Por eso también difieren las dos cifras que Microsoft publicó del trimestre. El comunicado de resultados registra 35.800 millones de dólares de altas de inmovilizado material en el cuarto trimestre y 115.900 millones en el ejercicio. La cifra de capex comentada en la conferencia, que incluye el arrendamiento financiero, fue de 41.000 millones en el trimestre, cerca de un 70 por ciento más que un año antes. Ninguna es errónea. Cuentan cosas distintas, y la brecha entre ambas equivale en esencia al componente de arrendamiento financiero que la reclasificación ahora reduce.

El edificio dura 25 años y los chips no

El cambio de vida útil es el más duradero de los dos. Ampliar la vida supuesta de un centro de datos de 15 a 25 años reparte su coste en diez años más de amortización, lo que reduce el cargo anual contra el resultado. Hood fue prudente sobre el tamaño de ese efecto y dijo que el cambio afecta solo al momento en que se reconoce la amortización futura y que se espera un beneficio mínimo para el resultado operativo del ejercicio 2027. Démoslo por bueno para el primer año, y anotemos después que el supuesto ya corre un cuarto de siglo.
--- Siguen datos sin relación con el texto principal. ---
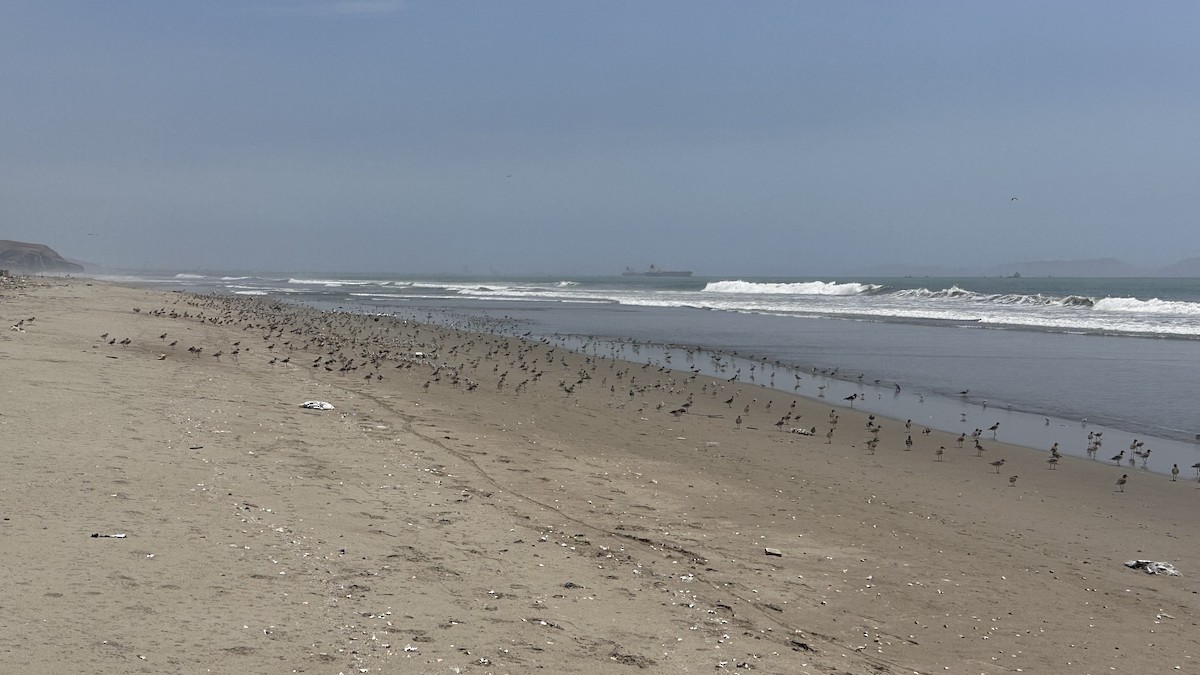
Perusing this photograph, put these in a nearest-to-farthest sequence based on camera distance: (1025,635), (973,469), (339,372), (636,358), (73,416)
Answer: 1. (1025,635)
2. (73,416)
3. (973,469)
4. (339,372)
5. (636,358)

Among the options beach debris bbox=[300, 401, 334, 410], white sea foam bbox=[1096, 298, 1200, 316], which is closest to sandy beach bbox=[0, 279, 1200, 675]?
beach debris bbox=[300, 401, 334, 410]

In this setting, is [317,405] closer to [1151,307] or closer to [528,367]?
[528,367]

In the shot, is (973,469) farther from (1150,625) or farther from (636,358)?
(636,358)

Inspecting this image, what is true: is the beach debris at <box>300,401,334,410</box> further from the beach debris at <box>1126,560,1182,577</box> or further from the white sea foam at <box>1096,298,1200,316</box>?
the white sea foam at <box>1096,298,1200,316</box>

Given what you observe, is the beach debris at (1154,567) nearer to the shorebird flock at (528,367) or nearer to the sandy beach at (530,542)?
the sandy beach at (530,542)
Conviene ponerlo junto a otra cosa que Microsoft reveló: cerca de dos tercios de la inversión va a activos de vida corta como CPU y GPU. La compañía alarga por tanto la vida supuesta de la carcasa mientras la mayor parte del dinero compra un contenido que se renueva en pocos años. No es una incoherencia, porque un edificio dura de verdad más que un servidor. Sí significa que el plan de amortización y el ciclo de renovación se separan, y el coste declarado por unidad de cómputo se deriva del primero, nunca del segundo.
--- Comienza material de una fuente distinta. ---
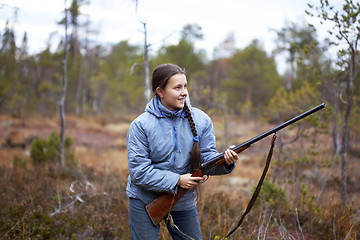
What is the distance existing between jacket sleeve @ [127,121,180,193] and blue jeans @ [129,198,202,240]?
7.6 inches

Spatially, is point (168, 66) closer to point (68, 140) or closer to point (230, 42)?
point (68, 140)

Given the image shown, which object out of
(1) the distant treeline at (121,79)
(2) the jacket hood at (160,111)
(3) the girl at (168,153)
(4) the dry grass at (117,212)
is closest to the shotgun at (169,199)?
(3) the girl at (168,153)

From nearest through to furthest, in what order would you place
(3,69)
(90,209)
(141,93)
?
(90,209), (3,69), (141,93)

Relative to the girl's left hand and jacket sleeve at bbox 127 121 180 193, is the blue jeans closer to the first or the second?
jacket sleeve at bbox 127 121 180 193

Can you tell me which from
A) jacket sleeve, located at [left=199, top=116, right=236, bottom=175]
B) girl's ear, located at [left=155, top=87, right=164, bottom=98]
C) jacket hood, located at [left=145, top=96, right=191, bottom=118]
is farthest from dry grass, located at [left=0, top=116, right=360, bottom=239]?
girl's ear, located at [left=155, top=87, right=164, bottom=98]

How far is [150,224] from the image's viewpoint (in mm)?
2242

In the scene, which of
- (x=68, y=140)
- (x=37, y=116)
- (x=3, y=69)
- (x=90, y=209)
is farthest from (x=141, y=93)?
(x=90, y=209)

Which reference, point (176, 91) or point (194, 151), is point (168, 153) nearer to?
point (194, 151)

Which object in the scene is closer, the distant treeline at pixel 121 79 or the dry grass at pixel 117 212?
the dry grass at pixel 117 212

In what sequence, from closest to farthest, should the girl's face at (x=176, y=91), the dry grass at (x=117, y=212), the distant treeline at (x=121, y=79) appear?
the girl's face at (x=176, y=91), the dry grass at (x=117, y=212), the distant treeline at (x=121, y=79)

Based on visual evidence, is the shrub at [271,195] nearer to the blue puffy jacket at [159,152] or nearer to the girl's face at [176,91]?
the blue puffy jacket at [159,152]

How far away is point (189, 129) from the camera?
233cm

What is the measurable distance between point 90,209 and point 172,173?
8.51 feet

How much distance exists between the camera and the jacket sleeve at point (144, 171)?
213 cm
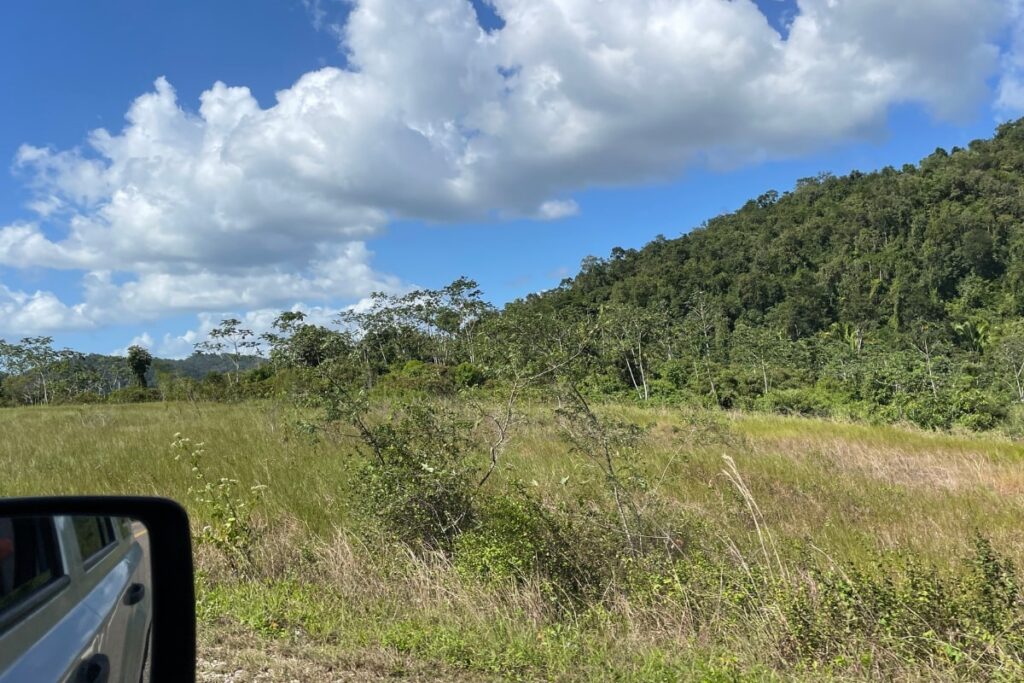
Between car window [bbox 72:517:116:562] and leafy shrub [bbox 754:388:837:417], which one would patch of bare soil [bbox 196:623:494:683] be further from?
leafy shrub [bbox 754:388:837:417]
Qué se lleva un operador de una previsión que bajó

Una previsión de capex más baja no es una señal de oferta. La capacidad llega cuando llegan el hormigón, los transformadores y las conexiones de red, y ninguno responde a una clasificación de arrendamientos. Microsoft ya le dijo a este mercado dónde está su límite. Sus directivos han descrito que su propio Copilot se atiende antes que los clientes de Azure, y Satya Nadella ha situado la restricción vinculante en la electricidad y en la capacidad de terminar obras cerca de ella. Nada en la contabilidad de este trimestre toca ninguna de las dos.

En la práctica, eso significa leer las dos cifras por separado en cada renovación. Hay que pedir el gasto en caja para la región y la familia de aceleradores que se compra, con fecha, y tratar el capex de titular como un resultado contable y no como una promesa de entrega. Para un comprador europeo esto pesa más que para uno estadounidense, porque la cola a la que se incorpora la fijan las fechas locales de conexión a la red, y una reclasificación en Redmond no mueve una subestación en Madrid ni en Fráncfort.
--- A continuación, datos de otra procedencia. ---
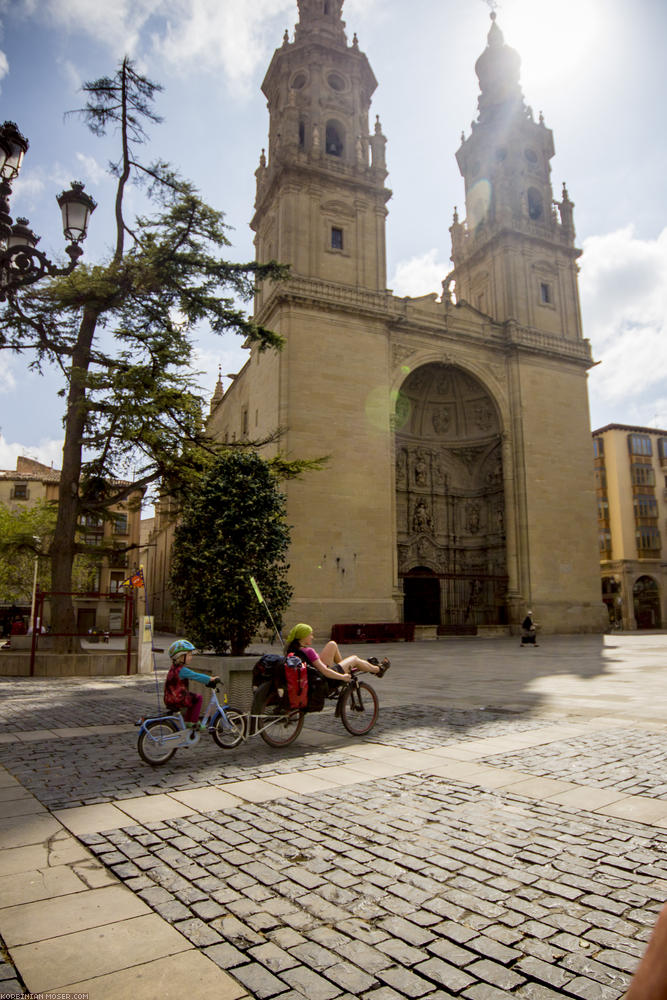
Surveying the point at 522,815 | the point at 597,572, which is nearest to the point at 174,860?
the point at 522,815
La cifra que hay que vigilar ahora

Hood anticipó un gasto de capital más alto para el ejercicio 2027 y dijo que crecerá en tasa anual dadas las señales de demanda en toda la cartera. Esa es la cifra que merece seguimiento, porque ahí aparecería un cambio real de ambición. Si la línea declarada se aplana mientras la construcción sigue, la reclasificación está haciendo el trabajo. Si la línea sube igualmente, el gasto se acelera de verdad. En cualquier caso, la pregunta que hay que llevar a una renovación es la misma: cuánta caja, en qué región, para cuándo.